林原 たとえば『スレイヤーズ』のリナとか、主人公役は座長として、ベテランの方が来たときに気をつかったり、ストーリーの流れをわかってない人に教えてあげたり、番組を成功させるためにいろいろと気を配るんです。それもみこしのてっぺんではあるけど、担いでくれる人たちの顔が見えるんですよね。でもライブでは、目を合わせもしない黒Tシャツのスタッフやチケットをチェックする人も、「また観たい」と言ってくれる人も観られない人もすべて、いろいろな渦に巻き込むわけです。みこしが上がるというのはそういうこと。そのてっぺんはあまり好きな場所じゃないけど、林原めぐみさんという人はそこに乗るんだなと。

――そういう星の下に生まれて。

林原 星なのかな? そこは日ごろの自分とのギャップに驚愕しますね。

――“感謝の置きどころ”というのは、目も合わせないスタッフに対しても……ということですか?

林原 うん、そう。あと、うれしかったのが、私は昔からファンの人に対してどこか厳しくて。たとえば20年くらい前から、「イベントで禁止なのに写真を撮っている人をどう思いますか?」と聞かれたら、言い方はきついけれど「それは、私にとってはファンだと私は思えない」と言うしかない。欲を満たすことが目的になってしまってるからね。「でも、私がその人に直接注意はできない。ダメだと思ったら、言い方含めて、あなたが『ダメですよ』と注意しないといけない」というようなことを、再三言ってきたんですね。「自分が出したゴミは持って帰るように」とか。何様? みたいなことだけど、そういうのがジワジワとファンの人からファンの人に伝わったみたい。物販に並んでいるときにトイレに行きたくなって、「ここ取っておいて」「いいですよ」とか、ファンの人のマナーがとても良かったと、ライブ後のハガキで随分来てました。そういうイベントに初めて参加したという人から「ファンの人がやさしかった」と聞くと、「自分が楽しむだけでなく、ちゃんと他の人のことも気づかえるお客さんが来てくれていたんだな」と、ちょっと誇りに思いました。

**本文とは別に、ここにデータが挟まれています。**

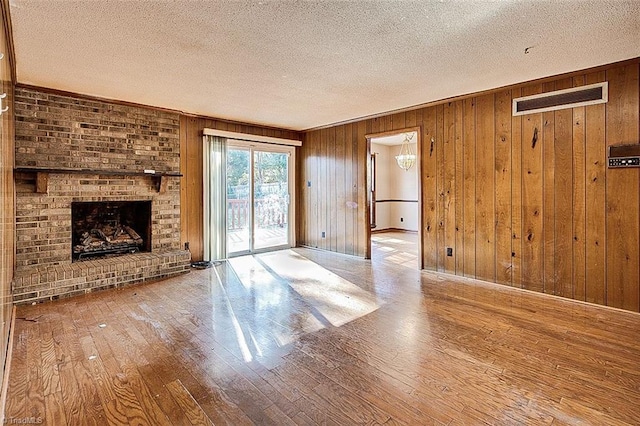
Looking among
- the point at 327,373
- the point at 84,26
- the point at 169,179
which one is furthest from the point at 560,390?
the point at 169,179

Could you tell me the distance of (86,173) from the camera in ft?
13.1

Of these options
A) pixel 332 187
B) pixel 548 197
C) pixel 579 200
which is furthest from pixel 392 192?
pixel 579 200

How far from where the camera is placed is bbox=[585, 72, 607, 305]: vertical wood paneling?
128 inches

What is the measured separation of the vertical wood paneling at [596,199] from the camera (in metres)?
3.24

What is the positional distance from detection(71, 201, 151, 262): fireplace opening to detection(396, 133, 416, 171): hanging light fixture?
5.17m

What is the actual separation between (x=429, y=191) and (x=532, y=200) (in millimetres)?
1268

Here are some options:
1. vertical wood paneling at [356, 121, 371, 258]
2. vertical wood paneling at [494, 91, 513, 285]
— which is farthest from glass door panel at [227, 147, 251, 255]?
vertical wood paneling at [494, 91, 513, 285]

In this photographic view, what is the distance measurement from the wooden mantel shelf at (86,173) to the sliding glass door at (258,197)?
1.10 metres

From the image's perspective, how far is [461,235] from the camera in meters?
4.32

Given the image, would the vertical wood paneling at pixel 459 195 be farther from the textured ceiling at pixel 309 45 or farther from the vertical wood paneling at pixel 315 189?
the vertical wood paneling at pixel 315 189

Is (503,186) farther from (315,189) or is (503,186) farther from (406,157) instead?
(406,157)

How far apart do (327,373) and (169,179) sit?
3806 millimetres

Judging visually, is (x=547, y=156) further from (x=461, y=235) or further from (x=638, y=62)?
(x=461, y=235)

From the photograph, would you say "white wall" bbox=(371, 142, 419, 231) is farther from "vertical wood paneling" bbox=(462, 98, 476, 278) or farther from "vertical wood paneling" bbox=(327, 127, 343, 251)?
"vertical wood paneling" bbox=(462, 98, 476, 278)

――それも20数年の積み重ねですもんね。さっきの未来に向けた話だと、今は出し切った感しかないとしても、また水を注いでくれる何かがあれば、新たに動き出すかもしれないわけですよね?

林原 そうだと思います。その水がどこから沸いてくるのか、誰が注いでくれてどうなるのかは、今の段階ではわかりませんけど。

――めぐみさんはいい意味で“終わる終わる詐欺”の常習犯ですからね(笑)。誰も終わってほしいとは思ってないので、いいことですけど。

林原 ホントだよね(笑)。でも、今は“もう終わり”としか思えなくて。だって、あれ以上のことはすぐには考えられないから。そう言いながら次に何かやって、また「これで終わりです」と言える日を楽しみにしています(笑)。